- WHAT IS BEING ASKED -
Once you find the line with "United States, site archbold_FL-07." in the entries below, return exactly every line from it through the line with "site RUA_S1_M30.".

- RECORDS TO USE -
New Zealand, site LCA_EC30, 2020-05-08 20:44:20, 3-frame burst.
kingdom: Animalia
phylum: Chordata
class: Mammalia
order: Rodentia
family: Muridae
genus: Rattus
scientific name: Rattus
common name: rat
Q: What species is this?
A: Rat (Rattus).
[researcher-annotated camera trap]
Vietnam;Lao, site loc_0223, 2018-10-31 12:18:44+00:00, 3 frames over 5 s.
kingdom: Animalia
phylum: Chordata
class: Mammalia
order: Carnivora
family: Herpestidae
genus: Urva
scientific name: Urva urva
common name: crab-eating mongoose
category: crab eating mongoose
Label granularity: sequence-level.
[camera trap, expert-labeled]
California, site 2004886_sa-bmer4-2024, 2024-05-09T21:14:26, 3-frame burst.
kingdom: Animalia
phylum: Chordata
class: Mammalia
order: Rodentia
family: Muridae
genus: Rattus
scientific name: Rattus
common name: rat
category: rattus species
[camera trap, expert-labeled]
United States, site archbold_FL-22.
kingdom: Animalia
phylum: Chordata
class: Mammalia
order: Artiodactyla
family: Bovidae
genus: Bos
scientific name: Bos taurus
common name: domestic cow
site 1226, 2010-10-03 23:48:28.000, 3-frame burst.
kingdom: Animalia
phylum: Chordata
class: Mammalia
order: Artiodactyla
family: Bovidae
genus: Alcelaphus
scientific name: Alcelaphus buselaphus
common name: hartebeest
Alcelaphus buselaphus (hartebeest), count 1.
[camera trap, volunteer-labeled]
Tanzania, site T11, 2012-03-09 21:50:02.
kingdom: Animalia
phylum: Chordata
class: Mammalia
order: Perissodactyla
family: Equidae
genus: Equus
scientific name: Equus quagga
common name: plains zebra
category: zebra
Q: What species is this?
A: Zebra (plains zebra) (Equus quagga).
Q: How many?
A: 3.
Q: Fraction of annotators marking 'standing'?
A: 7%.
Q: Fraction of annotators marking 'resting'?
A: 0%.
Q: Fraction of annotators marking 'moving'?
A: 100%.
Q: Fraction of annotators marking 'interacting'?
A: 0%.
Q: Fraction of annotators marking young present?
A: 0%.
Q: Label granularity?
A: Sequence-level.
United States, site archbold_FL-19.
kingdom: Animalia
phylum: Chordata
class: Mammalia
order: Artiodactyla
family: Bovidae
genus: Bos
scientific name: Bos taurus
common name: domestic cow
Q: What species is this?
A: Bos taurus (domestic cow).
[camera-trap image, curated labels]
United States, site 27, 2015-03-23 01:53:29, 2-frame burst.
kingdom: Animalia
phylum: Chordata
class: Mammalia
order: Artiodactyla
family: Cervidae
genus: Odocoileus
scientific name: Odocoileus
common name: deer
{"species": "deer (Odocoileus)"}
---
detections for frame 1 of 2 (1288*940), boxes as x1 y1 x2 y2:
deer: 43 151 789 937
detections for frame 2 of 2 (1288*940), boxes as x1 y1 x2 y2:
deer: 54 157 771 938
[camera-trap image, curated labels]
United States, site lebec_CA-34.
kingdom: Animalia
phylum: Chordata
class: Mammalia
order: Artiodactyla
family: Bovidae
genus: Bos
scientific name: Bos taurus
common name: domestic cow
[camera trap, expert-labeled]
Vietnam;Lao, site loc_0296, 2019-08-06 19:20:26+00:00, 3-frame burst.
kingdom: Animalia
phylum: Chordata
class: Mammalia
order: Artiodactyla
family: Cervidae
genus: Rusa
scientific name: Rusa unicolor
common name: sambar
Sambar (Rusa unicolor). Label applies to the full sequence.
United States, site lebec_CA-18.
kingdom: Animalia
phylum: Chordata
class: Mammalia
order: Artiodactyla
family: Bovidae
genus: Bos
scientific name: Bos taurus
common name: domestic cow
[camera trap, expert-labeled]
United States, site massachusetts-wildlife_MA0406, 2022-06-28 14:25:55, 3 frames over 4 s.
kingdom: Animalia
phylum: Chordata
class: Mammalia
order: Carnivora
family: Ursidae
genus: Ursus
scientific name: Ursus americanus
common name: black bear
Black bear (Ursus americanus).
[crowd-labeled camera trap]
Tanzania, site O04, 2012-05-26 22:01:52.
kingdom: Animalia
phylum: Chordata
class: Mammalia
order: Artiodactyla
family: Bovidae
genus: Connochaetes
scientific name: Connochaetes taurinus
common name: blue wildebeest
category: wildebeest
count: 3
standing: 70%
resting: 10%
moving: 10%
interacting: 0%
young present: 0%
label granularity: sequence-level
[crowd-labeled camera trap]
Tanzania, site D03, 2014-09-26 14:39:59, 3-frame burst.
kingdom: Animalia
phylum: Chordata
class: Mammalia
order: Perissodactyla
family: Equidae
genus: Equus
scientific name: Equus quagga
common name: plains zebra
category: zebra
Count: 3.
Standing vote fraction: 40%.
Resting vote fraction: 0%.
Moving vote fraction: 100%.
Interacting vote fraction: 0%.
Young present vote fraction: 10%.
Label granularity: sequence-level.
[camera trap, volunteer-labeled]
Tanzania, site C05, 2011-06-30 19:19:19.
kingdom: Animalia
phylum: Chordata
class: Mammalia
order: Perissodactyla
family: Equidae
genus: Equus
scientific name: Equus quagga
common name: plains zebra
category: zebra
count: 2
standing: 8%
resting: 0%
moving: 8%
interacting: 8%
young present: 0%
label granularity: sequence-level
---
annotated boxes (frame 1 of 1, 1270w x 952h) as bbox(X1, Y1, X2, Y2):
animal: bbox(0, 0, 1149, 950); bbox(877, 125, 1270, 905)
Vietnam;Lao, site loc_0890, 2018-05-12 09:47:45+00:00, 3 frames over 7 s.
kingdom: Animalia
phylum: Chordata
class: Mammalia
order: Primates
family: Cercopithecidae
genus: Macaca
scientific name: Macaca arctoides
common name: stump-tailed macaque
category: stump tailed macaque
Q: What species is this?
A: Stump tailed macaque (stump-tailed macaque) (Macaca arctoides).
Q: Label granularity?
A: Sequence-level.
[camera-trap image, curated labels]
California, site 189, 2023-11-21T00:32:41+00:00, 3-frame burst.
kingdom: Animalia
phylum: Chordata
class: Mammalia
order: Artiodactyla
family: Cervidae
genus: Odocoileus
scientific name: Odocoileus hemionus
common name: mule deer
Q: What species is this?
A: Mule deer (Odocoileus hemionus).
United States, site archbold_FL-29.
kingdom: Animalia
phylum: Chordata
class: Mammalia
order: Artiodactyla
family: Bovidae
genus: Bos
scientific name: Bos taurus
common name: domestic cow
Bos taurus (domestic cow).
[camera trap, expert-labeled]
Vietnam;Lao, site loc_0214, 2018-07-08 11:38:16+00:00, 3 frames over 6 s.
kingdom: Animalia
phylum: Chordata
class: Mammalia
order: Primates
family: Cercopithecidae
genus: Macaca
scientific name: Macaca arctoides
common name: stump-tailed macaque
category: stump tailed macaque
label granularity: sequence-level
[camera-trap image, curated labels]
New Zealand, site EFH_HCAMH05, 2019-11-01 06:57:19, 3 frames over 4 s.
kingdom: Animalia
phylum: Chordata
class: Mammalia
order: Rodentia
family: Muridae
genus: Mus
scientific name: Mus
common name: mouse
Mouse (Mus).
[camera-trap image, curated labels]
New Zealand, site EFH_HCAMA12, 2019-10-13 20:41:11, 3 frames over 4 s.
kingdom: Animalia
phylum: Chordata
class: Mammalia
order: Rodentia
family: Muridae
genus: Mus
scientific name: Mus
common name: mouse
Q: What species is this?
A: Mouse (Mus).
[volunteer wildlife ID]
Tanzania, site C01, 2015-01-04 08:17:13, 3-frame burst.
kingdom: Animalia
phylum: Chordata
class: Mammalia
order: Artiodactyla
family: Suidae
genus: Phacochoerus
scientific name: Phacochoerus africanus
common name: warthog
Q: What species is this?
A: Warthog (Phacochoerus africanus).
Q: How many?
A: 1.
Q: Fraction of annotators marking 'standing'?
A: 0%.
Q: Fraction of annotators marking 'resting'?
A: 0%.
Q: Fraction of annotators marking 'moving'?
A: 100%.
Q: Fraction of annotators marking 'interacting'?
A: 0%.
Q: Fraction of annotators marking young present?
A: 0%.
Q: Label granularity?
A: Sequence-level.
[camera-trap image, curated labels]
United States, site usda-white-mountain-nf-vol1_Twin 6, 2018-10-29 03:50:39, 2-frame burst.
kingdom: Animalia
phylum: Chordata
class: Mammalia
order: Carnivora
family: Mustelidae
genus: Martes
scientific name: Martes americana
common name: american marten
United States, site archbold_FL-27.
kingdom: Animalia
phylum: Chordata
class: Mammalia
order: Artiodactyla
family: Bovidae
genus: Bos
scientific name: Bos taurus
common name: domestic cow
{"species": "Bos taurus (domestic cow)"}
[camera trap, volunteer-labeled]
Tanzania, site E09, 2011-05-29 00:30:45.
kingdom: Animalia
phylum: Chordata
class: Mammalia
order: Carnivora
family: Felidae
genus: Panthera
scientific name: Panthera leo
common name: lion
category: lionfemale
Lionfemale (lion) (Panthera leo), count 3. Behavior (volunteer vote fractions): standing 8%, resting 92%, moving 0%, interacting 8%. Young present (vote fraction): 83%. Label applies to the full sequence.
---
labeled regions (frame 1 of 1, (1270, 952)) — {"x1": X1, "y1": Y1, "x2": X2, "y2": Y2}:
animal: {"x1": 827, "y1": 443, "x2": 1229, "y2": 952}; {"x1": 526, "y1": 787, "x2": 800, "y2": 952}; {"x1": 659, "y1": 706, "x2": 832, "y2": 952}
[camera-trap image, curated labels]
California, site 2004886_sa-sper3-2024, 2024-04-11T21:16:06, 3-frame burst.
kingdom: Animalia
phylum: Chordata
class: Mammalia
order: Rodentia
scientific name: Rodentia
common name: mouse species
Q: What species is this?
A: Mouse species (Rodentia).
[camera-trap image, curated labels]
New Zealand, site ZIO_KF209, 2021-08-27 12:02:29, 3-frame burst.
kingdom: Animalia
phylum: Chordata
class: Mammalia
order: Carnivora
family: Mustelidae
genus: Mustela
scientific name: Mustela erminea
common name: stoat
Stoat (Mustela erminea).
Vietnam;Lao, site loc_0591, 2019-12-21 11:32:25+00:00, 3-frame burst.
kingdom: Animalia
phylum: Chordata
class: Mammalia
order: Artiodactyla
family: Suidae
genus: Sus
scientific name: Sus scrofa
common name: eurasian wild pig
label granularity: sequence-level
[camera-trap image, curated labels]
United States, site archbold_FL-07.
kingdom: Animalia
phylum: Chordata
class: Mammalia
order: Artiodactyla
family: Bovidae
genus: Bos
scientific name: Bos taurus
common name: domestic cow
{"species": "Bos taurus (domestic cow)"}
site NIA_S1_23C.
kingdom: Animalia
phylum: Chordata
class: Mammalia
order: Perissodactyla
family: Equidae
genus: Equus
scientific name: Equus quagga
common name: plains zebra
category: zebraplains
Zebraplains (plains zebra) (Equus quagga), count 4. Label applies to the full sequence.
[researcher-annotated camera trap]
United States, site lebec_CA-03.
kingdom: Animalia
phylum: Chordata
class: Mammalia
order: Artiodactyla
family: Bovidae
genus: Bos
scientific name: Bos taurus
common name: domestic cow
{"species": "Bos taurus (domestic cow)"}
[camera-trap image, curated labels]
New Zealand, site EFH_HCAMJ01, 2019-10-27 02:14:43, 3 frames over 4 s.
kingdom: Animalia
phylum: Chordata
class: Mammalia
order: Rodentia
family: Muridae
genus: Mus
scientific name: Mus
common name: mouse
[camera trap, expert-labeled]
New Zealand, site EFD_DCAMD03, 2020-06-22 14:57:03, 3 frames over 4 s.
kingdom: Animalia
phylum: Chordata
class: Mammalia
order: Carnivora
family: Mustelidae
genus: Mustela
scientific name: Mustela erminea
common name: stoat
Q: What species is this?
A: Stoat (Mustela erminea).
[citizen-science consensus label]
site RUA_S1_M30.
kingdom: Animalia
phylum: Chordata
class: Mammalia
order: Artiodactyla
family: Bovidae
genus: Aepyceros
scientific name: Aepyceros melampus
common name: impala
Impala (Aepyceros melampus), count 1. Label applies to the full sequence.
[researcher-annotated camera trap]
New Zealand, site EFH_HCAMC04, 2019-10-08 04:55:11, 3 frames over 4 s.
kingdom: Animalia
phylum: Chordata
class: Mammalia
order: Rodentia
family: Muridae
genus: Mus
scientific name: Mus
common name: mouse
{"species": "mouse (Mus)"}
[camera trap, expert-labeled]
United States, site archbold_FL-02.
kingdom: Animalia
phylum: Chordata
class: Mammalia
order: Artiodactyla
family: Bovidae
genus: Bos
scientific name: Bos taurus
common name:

- YOUR RESPONSE -
United States, site archbold_FL-07.
kingdom: Animalia
phylum: Chordata
class: Mammalia
order: Artiodactyla
family: Bovidae
genus: Bos
scientific name: Bos taurus
common name: domestic cow
{"species": "Bos taurus (domestic cow)"}
site NIA_S1_23C.
kingdom: Animalia
phylum: Chordata
class: Mammalia
order: Perissodactyla
family: Equidae
genus: Equus
scientific name: Equus quagga
common name: plains zebra
category: zebraplains
Zebraplains (plains zebra) (Equus quagga), count 4. Label applies to the full sequence.
[researcher-annotated camera trap]
United States, site lebec_CA-03.
kingdom: Animalia
phylum: Chordata
class: Mammalia
order: Artiodactyla
family: Bovidae
genus: Bos
scientific name: Bos taurus
common name: domestic cow
{"species": "Bos taurus (domestic cow)"}
[camera-trap image, curated labels]
New Zealand, site EFH_HCAMJ01, 2019-10-27 02:14:43, 3 frames over 4 s.
kingdom: Animalia
phylum: Chordata
class: Mammalia
order: Rodentia
family: Muridae
genus: Mus
scientific name: Mus
common name: mouse
[camera trap, expert-labeled]
New Zealand, site EFD_DCAMD03, 2020-06-22 14:57:03, 3 frames over 4 s.
kingdom: Animalia
phylum: Chordata
class: Mammalia
order: Carnivora
family: Mustelidae
genus: Mustela
scientific name: Mustela erminea
common name: stoat
Q: What species is this?
A: Stoat (Mustela erminea).
[citizen-science consensus label]
site RUA_S1_M30.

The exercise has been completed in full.